Trecho fornecido -

★ ★ ★ ★ ★ ★ ★

A tentativa de homicídio é incompatível com o dolo eventual, uma vez que nela não existe a vontade de produzir o resultado. Assim entendeu a 7ª Câmara de Direito Criminal do Tribunal de Justiça de São Paulo ao afastar a pronúncia de um réu por tentativa de homicídio qualificado mediante recurso que dificultou a defesa da vítima, desclassificando a conduta para outros fatos que não são de competência do Tribunal do Júri.
Também foi determinada a remessa dos autos ao juízo de origem e a abertura de vista ao Ministério Público para análise da imputação ao réus sob esse novo viés. De acordo com os autos, o acusado dirigiu sob efeito de álcool, realizando manobras proibidas e trafegando na contramão até bater o carro em barras metálicas de uma rodovia.

★ ★ ★ ★ ★ ★ ★

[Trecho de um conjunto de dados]

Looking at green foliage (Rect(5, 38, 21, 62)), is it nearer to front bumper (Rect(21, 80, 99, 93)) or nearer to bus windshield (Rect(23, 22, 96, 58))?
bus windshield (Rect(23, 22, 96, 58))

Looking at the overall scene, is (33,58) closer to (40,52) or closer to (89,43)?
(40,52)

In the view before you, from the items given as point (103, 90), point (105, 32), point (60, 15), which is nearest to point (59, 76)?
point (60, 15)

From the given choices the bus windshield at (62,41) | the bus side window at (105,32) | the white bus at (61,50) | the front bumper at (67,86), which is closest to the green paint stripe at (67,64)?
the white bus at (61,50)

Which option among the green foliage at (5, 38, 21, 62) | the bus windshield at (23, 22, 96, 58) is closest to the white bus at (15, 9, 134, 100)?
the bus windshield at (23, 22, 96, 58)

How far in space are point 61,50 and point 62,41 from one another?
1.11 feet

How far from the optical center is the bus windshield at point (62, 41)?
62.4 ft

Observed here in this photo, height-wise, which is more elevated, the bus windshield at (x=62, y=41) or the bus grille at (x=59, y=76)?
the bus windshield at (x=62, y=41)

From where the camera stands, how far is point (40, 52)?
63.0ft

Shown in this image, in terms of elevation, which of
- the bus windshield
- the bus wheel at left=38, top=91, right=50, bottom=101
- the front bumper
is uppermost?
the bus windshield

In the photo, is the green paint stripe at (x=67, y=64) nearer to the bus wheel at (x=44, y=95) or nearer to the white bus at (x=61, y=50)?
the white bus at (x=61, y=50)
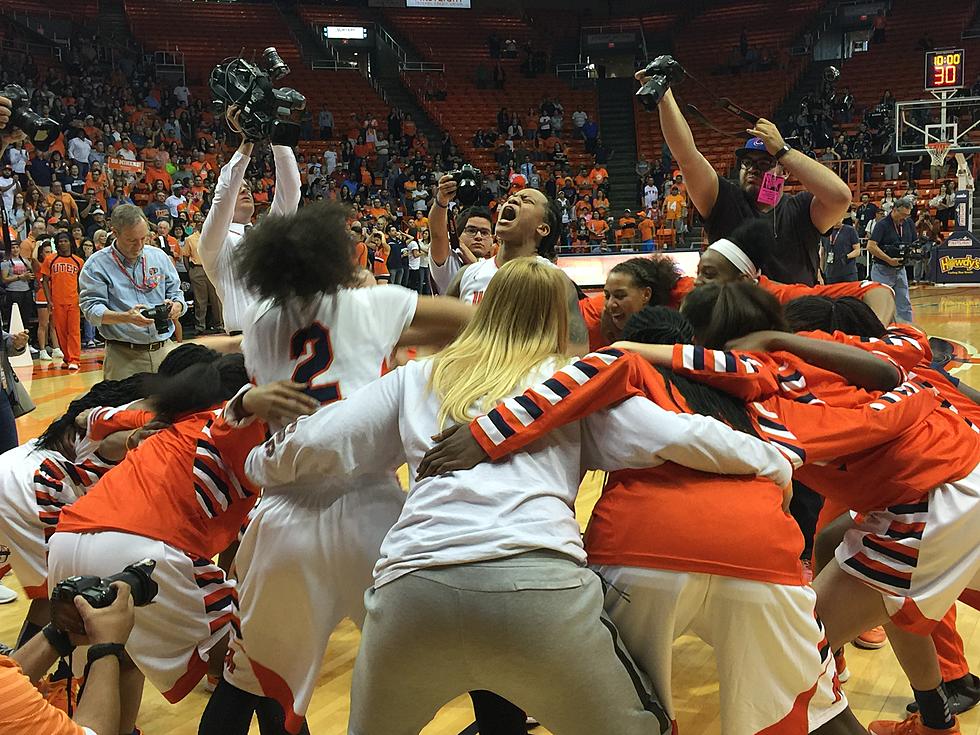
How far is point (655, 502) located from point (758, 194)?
2096mm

★ ★ ★ ★ ★ ★ ★

Objetivo do exercício -
Retome o texto sobre a tentativa de homicídio e o dolo eventual e dê continuidade a ele a partir da última frase.

Resultado da tarefa -
Havia um passageiro no veículo que, segundo a denúncia, pediu inúmeras vezes para que o réu parasse com as manobras perigosas. Ao não fazê-lo, argumentou o MP, o réu assumiu o risco de matar o passageiro, "agindo com indiferença quanto à possibilidade de causar um previsível acidente fatal, somente não consumando este resultado por circunstâncias alheias ao se consentimento".
Ao acolher em parte o recurso da defesa, o relator, desembargador Fernando Simão, afirmou, de início, que a autoria e a materialidade foram comprovadas. No entanto, o magistrado se posicionou pela incompatibilidade entre o dolo eventual e a tentativa. Segundo ele, há diferenças importantes entre as modalidades de dolo.
"No dolo direto ou imediato, o agente quer produzir o resultado. Já no dolo eventual, espécie de dolo indireto ou mediato, o sujeito não quer o resultado, mas assume o risco de produzi-lo ao persistir em sua conduta. Ora, se não há vontade direta de produzir o resultado, parece-nos equivocada a figura da tentativa", afirmou ele.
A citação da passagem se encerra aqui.